Gilles Salvat a ensuite précisé les enjeux de la détection précoce, avant même l’apparition de symptômes. Cette situation se produit avec certaines maladies (comme la salmonellose ou l’influenza aviaire) pour lesquelles l’excrétion des pathogènes précède les signes cliniques et permet une diffusion à bas bruit. Une surveillance diagnostique en continu est alors nécessaire au chevet de l’animal et les tests sont réalisés en pratique par les éleveurs et vétérinaires. Ce type de test au plus près du patient (POCT : point of care tests) sont déjà largement utilisés en médecine humaine, dont certains par les pharmaciens, pour accélérer le suivi de certaines pathologies (infections respiratoires, IST…). Toute suspicion fait l’objet d’une confirmation de laboratoire, et est remontée à l’ANSES.
Les LNR en première ligne en temps de crise
Lors d’une crise liée à une émergence, ce sont les laboratoires nationaux de référence (LNR) de l’ANSES qui assurent une réponse coordonnée à chaud, a indiqué Stephan Zientara. En 2021, 46 des 66 mandats de LNR étaient dédiés à la santé animale. Chaque LNR concentre son expertise sur une maladie. Les missions assurées recouvrent des activités de recherche pour différentes maladies (dont la rage, West Nile, Covid…) ainsi que des activités de référence (développement de méthodes d’analyse, animation technique de réseaux de laboratoires agréés, contrôle des réactifs de diagnostics commerciaux, veille épidémiologique etc). Les LNR assurent l’isolement, mais aussi la caractérisation de l’agent pathogène (ex-variants du SARS-Cov-2).
En pratique, face à une crise en santé animale, l’ANSES va gérer la situation de façon coordonnée avec les différents acteurs « One Health » concernés par la maladie identifiée. C’est ce qu’elle a fait par exemple lors de l’identification d’un chat infecté par le virus de l’influenza aviaire H5N1 dans les Deux-Sèvres le 28 décembre 2022. Enfin, sur sollicitation des pouvoirs publics (DGAL), l’ANSES est amenée à évaluer les risques et proposer des plans de lutte et de prévention adaptés. Les mesures sanitaires proposées peuvent aller des mesures d’hygiène et de vaccination généralisée (ex. fièvre aphteuse) à un éventuel abattage massif (ex.

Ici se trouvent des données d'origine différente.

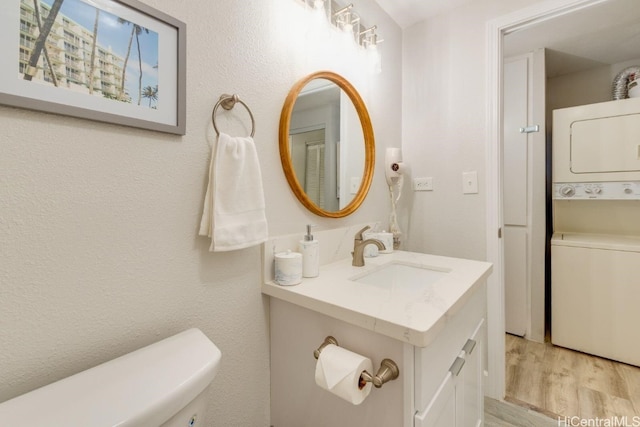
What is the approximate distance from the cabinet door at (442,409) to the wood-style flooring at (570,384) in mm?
1001

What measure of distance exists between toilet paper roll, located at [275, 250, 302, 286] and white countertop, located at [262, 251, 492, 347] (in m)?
0.02

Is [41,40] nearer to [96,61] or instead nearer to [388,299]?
[96,61]

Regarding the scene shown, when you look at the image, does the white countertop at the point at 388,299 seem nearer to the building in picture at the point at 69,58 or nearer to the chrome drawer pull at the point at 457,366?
the chrome drawer pull at the point at 457,366

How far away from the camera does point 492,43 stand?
1.47m

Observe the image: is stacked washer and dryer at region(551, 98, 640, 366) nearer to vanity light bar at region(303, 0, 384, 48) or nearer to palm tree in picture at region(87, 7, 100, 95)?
vanity light bar at region(303, 0, 384, 48)

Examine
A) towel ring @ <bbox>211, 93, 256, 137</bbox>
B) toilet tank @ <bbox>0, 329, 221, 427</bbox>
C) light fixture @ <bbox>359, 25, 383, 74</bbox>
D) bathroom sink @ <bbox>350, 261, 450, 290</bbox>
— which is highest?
light fixture @ <bbox>359, 25, 383, 74</bbox>

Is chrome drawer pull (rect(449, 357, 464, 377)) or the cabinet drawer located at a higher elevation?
the cabinet drawer

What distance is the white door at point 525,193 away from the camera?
84.4 inches

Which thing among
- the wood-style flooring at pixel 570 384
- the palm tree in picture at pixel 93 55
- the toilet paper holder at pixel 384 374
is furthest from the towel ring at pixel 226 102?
the wood-style flooring at pixel 570 384

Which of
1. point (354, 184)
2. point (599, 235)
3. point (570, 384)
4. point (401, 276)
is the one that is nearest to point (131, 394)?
point (401, 276)

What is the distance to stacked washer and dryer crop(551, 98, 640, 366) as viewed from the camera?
1828mm

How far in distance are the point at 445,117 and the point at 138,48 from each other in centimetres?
152

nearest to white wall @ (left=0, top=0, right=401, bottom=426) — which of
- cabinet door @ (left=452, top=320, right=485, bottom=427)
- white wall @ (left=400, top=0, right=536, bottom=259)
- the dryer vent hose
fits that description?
cabinet door @ (left=452, top=320, right=485, bottom=427)

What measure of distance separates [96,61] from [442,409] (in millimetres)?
1241
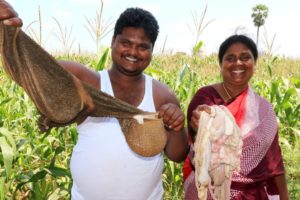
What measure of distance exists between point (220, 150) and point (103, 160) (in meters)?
0.49

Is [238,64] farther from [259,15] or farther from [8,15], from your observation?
[259,15]

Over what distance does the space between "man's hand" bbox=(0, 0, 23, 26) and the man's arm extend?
2.15ft

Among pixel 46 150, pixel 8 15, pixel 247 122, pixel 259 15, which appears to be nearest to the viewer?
pixel 8 15

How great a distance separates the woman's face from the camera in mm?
2213

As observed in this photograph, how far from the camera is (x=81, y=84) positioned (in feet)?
5.40

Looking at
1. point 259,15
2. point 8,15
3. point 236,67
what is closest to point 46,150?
point 236,67

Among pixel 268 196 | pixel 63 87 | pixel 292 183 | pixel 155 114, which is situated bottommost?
pixel 292 183

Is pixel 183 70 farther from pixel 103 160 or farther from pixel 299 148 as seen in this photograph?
pixel 103 160

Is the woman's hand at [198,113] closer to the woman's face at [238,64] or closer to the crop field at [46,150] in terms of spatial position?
the woman's face at [238,64]

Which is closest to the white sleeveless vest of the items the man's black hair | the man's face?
the man's face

Influenza aviaire).
Prévenir les émergences en optimisant les conditions d’élevage
Hors période de crise, le rôle de l’ANSES consiste à analyser les conditions d’élevage pour limiter le risque d’émergence a résumé Nicholas Eterradossi.
Cet objectif est complexe et recouvre aussi bien l’évaluation des risques sanitaires encourus par les élevages (ex. grippe aviaire), que l’analyse de l’impact du changement climatique sur la santé des animaux (ex. impact des expositions parasitaires vectorielles) ou la recherche de mesures d’amélioration zootechnique (ex. sélection de races animales plus résilientes aux maladies infectieuses ou aux nouvelles conditions d’élevage, adaptation des mesures de biosécurité).

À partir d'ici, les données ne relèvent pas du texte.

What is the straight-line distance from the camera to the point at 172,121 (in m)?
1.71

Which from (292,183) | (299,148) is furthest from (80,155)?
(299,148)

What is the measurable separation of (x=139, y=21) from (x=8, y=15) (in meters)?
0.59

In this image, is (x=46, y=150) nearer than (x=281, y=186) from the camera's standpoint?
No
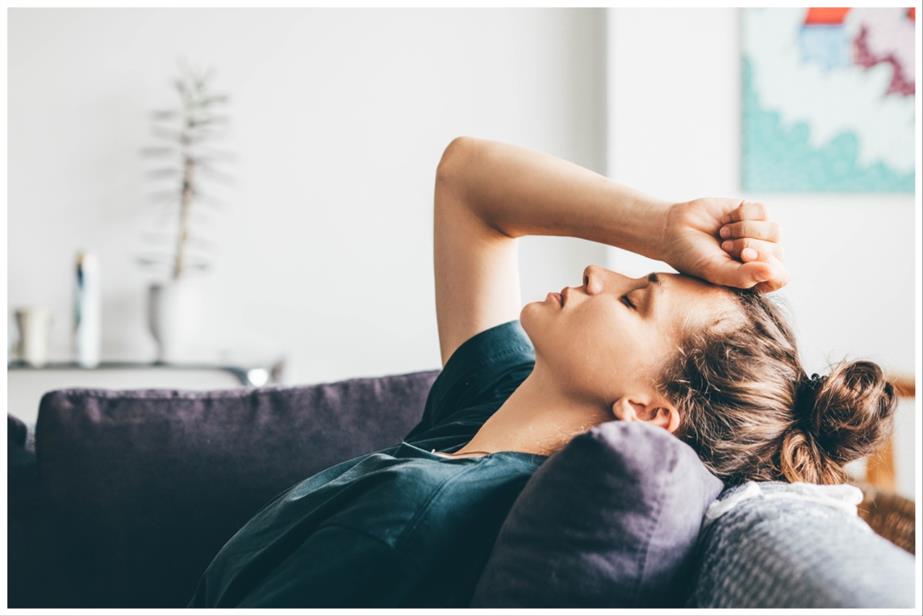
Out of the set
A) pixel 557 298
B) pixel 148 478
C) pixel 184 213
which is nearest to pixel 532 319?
pixel 557 298

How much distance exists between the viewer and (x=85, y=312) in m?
2.69

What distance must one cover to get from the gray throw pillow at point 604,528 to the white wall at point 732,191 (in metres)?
2.16

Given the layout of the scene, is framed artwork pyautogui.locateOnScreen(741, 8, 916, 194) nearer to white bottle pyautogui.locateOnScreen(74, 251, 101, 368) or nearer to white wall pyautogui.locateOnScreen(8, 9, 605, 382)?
white wall pyautogui.locateOnScreen(8, 9, 605, 382)

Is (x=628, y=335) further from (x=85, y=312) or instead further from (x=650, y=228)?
(x=85, y=312)

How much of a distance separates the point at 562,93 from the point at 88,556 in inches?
90.3

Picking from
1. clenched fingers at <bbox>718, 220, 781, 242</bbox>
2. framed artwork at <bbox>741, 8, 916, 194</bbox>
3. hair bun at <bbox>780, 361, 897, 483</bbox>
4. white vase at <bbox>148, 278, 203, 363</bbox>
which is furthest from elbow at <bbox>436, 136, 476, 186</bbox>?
framed artwork at <bbox>741, 8, 916, 194</bbox>

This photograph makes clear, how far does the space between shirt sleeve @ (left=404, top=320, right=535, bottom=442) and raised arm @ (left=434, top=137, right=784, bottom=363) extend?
0.16ft

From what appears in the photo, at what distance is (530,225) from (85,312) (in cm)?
186

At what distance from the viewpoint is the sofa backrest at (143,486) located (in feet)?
4.30

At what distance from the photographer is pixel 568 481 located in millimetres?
743

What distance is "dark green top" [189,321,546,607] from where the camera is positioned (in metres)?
0.84

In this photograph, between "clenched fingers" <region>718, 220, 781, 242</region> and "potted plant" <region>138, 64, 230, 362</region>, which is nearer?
"clenched fingers" <region>718, 220, 781, 242</region>

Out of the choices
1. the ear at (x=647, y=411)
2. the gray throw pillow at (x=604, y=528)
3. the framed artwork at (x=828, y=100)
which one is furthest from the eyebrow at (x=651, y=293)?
the framed artwork at (x=828, y=100)

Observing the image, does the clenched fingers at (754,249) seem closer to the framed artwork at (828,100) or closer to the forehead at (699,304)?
the forehead at (699,304)
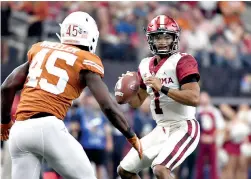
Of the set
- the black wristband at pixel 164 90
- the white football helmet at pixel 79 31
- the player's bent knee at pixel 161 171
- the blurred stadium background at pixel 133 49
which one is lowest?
the blurred stadium background at pixel 133 49

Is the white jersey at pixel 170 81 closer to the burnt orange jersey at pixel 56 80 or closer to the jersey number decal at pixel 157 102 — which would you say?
the jersey number decal at pixel 157 102

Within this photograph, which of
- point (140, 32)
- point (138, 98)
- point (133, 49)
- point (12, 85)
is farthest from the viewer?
point (140, 32)

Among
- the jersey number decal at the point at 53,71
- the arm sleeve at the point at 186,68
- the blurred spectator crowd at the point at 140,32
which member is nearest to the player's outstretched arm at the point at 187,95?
the arm sleeve at the point at 186,68

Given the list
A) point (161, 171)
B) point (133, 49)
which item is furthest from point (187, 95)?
point (133, 49)

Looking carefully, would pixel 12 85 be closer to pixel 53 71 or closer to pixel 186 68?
pixel 53 71

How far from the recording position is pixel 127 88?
257 inches

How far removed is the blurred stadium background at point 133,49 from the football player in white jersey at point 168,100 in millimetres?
3731

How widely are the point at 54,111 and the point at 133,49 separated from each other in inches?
282

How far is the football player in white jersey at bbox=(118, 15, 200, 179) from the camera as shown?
635 centimetres

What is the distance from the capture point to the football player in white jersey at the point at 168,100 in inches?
250

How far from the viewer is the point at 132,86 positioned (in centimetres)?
653

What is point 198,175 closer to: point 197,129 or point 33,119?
point 197,129

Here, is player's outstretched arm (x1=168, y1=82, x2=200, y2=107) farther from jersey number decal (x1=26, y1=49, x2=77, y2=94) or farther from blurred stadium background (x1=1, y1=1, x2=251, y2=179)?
blurred stadium background (x1=1, y1=1, x2=251, y2=179)

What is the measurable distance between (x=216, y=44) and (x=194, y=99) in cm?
820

Pour compléter cette approche préventive, l’ANSES s’appuie sur le développement de nouveaux outils diagnostiques (diagnostic à la ferme type POCT/Point of care tests) et les dernières technologies vaccinales (études de vaccins contre l’influenza aviaire du canard et la peste porcine africaine).
Se préparer aux émergences à venir, c’est enfin améliorer l’étude des pathogènes animaux, sources de 60 % des maladies émergentes humaines. Cela sous-entend l’approfondissement des études d’infectiologie comparées entre les maladies humaines et animales et des études exploratoires sur les pathogènes à fort potentiel d’émergence (Coronavirus, influenza virus etc).

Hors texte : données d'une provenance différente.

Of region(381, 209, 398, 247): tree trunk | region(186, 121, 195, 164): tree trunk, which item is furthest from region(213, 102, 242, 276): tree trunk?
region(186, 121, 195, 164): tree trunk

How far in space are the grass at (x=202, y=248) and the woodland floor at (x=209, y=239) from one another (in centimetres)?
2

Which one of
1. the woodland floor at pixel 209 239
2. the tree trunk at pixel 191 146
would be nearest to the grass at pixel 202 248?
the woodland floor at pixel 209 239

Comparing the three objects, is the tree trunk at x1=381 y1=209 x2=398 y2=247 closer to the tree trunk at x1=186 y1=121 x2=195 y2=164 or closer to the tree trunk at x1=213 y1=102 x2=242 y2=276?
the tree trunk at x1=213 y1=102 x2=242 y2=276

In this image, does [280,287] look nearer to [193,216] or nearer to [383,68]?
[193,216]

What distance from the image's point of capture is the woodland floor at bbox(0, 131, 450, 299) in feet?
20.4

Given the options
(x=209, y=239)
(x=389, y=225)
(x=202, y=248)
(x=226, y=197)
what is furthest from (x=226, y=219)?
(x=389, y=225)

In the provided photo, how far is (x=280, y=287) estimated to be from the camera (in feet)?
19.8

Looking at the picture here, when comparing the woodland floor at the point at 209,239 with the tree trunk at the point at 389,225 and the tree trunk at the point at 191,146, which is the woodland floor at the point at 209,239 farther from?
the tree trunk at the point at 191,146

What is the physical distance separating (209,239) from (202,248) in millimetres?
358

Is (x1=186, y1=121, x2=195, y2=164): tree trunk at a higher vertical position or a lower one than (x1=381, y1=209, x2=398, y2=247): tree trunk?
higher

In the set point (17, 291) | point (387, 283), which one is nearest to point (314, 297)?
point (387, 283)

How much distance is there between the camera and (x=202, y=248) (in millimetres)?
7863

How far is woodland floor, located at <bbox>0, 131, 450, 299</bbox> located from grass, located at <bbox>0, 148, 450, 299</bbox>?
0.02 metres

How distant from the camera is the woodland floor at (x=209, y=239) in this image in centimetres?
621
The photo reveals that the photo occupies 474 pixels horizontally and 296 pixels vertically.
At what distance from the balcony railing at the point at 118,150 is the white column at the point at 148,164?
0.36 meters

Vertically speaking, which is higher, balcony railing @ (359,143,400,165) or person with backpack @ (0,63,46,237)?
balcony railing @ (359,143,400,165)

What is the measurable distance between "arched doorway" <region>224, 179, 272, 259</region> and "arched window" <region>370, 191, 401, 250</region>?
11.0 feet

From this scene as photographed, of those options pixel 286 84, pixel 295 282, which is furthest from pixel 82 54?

La lutte contre les maladies émergentes passe avant tout par le travail « à froid » a conclu Gilles Salvat. Elle s’appuie en amont sur la recherche, la surveillance, la prévention et la formation. Lors d’une crise, il convient de réagir rapidement en sollicitant de façon coordonnée tous les acteurs impliqués, aussi bien en santé humaine qu’animale, réunis dans « une seule santé ».